Cuando recuerdo aquel viaje no puedo dejar de sentir nostalgia. Fue la primera vez que mis amigas y yo salíamos juntas del país. Con apenas 20 años y el carnet de conducir recién conseguido, emprendimos la marcha hacia Portugal. La ilusión y las ganas de divertirnos eran la base principal de aquella aventura. Por lo que, el calor sofocante y las temperaturas tan altas de aquel mes de agosto no hicieron mella en nosotras
Quisimos hacer el trayecto más largo posible, porque entendíamos que el ir en coche ya era en sí un divertimento. Optamos por el sur de Portugal, El Algarve. Las 8 horas que tardamos en recorrer Andalucía, desde Almería hasta Huelva fueron las más cortas que tengo en mi memoria. Con un sol de justicia y el aire acondicionado a medio gas pasamos una hora de cola para subir al ferry que nos llevaría de Ayamonte a Santo Antonio.
Llegamos agotadas. Una ducha rápida, cenar y conocer Vilamoura a noite. El puerto deportivo, fantástico. Lleno de pubs, cafeterías y gente guapa. Fue la primera toma de contacto con lo que sería, para alguna de nosotras, toda una experiencia.
Al día siguiente fuimos a una de las playas más bonitas que he conocido. Arena fina y blanca y agua cristalina. Se accedía a través de un pequeño puente de madera que cruza un estuario lleno de vegetación. La playa estaba poco concurrida, casi parecía privada. Colocamos las toallas frente al mar. Muy cerca de nosotras había un grupo de amigos que practicaban surf con sus torsos desnudos. Era alucinante. Saltaban entre las olas como si portaran una tabla bajo su pecho. Se adentraban unos metros en el agua, salían y volvían a lanzarse en plancha.

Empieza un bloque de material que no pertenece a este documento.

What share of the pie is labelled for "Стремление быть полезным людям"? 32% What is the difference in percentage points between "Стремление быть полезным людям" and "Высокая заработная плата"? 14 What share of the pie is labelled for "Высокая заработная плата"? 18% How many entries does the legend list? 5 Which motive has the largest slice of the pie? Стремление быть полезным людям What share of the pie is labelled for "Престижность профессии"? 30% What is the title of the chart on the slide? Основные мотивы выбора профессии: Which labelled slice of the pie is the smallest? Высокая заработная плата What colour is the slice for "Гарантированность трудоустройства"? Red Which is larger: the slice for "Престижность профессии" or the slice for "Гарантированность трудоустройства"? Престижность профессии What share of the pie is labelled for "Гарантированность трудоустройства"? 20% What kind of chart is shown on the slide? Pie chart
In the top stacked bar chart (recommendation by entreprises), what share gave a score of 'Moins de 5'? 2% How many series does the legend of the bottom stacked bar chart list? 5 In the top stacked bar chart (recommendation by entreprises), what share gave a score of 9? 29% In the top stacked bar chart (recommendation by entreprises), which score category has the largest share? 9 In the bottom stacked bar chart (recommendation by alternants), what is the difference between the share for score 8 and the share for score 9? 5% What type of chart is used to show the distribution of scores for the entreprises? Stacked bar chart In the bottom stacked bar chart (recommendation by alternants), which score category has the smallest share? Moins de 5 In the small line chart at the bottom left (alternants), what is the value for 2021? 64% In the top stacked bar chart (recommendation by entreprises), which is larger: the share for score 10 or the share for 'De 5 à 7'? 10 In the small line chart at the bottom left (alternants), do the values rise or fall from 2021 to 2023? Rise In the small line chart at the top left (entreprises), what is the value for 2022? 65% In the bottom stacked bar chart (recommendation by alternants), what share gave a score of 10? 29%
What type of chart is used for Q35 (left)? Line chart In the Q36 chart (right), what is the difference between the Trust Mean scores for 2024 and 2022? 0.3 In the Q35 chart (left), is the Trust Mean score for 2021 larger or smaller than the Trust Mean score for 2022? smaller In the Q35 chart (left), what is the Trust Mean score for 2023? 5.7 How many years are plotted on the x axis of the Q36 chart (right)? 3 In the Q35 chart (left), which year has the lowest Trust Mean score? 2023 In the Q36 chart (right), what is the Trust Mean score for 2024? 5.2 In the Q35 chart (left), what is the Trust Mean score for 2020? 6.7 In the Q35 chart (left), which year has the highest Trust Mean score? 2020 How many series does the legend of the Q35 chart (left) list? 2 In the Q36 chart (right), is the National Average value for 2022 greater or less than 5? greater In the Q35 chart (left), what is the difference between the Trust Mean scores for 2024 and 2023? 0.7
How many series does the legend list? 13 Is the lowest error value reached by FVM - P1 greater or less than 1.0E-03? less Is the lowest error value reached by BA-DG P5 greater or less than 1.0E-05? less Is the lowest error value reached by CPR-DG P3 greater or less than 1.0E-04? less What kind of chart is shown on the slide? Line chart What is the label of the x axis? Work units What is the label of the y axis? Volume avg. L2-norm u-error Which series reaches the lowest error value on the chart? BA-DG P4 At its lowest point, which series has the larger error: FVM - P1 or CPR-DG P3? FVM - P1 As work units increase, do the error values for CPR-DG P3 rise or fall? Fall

Mientras mis amigas comentaban la jugada, a mí me distrajo el sonido de una pelota. Me giré y vi a un chico enfundado en un microbañador azul que dejaba intuir lo generosa que había sido la naturaleza con él. Mientras corría hacia la pelota, todo él se movía rítmicamente. No podía apartar la mirada de aquel ejemplar. Con tanto ojear y tanto descaro, se acercó hacia mí. Se presentó. Un lusitano de 28 años, moreno y de complexión atlética. Se agachó para besar mi mejilla y sentí sus manejables labios. Dulces y carnosos. Su voz grave y lenta.
Me incitó a jugar con él al vóley. Yo no tenía ni idea, pero… ¡guau! No podía negarme. Después de fallidos intentos de embestir la pelota, me estrellé contra la arena. Me ayudó a levantarme rodeando mi cintura con sus fibrosos brazos. Y me besó en el cuello. Sentí su sexo en mi trasero. Potente y excesivo. Me gustó y él se dio cuenta. Estábamos sudorosos y me invitó a sumergirnos en el mar. Nadamos y hablamos, muy lento, mientras me acercaba hacía sí estirándome de la braguita del bikini.
Me dijo que le acompañase, que iba a enseñarme una parte de la playa que no conocía. Cogí mi toalla y le seguí. Me llevó a un pequeño acantilado, rodeado de bosque. Entre los árboles extendió la toalla e hizo que me sentara. Asió mi mano y la atrapó entre su sexo. Me susurró si era lo que yo esperaba. Asentí. Se deshizo rápidamente de mi bikini. Él hizo lo mismo con su escueto bañador. Aquello era una obra maestra. Estaba fascinada con aquel prodigio.
Besó largamente mi cuello mientras pellizcaba mis senos. Caldeándome y caldeándose. Me tumbó de espaldas a él y comenzó a lamerme la nuca. Su sexo deslizándose por mi espalda. Crecido. Despegó mis piernas a la vez que acariciaba mi trasero. Recogiendo mis líquidos hacia atrás. Bañándomelo. Yo estaba perturbada de tanto placer. Era la primera vez que sentía así. Salivó su falo y con gran maestría lo encajó entre mis nalgas. Moviéndose sosegadamente. Llenándome de él. Atrayendo mis caderas hacia sí. Gimiendo. Golpeando mis labios con sus genitales. Embistiéndome. Cambiando el ritmo. Débil y enérgico. Liberando mis jadeos. Apagando mi sed. Y en una mezcla de dolor y placer, nos saciamos.
Cuando hablamos de aquel viaje, cierro los ojos en un intento de recordar su nombre. ¿Ruy? ¿Armindo? Imposible. En mi mente sólo es clara y meridiana mi Quinta do Lago.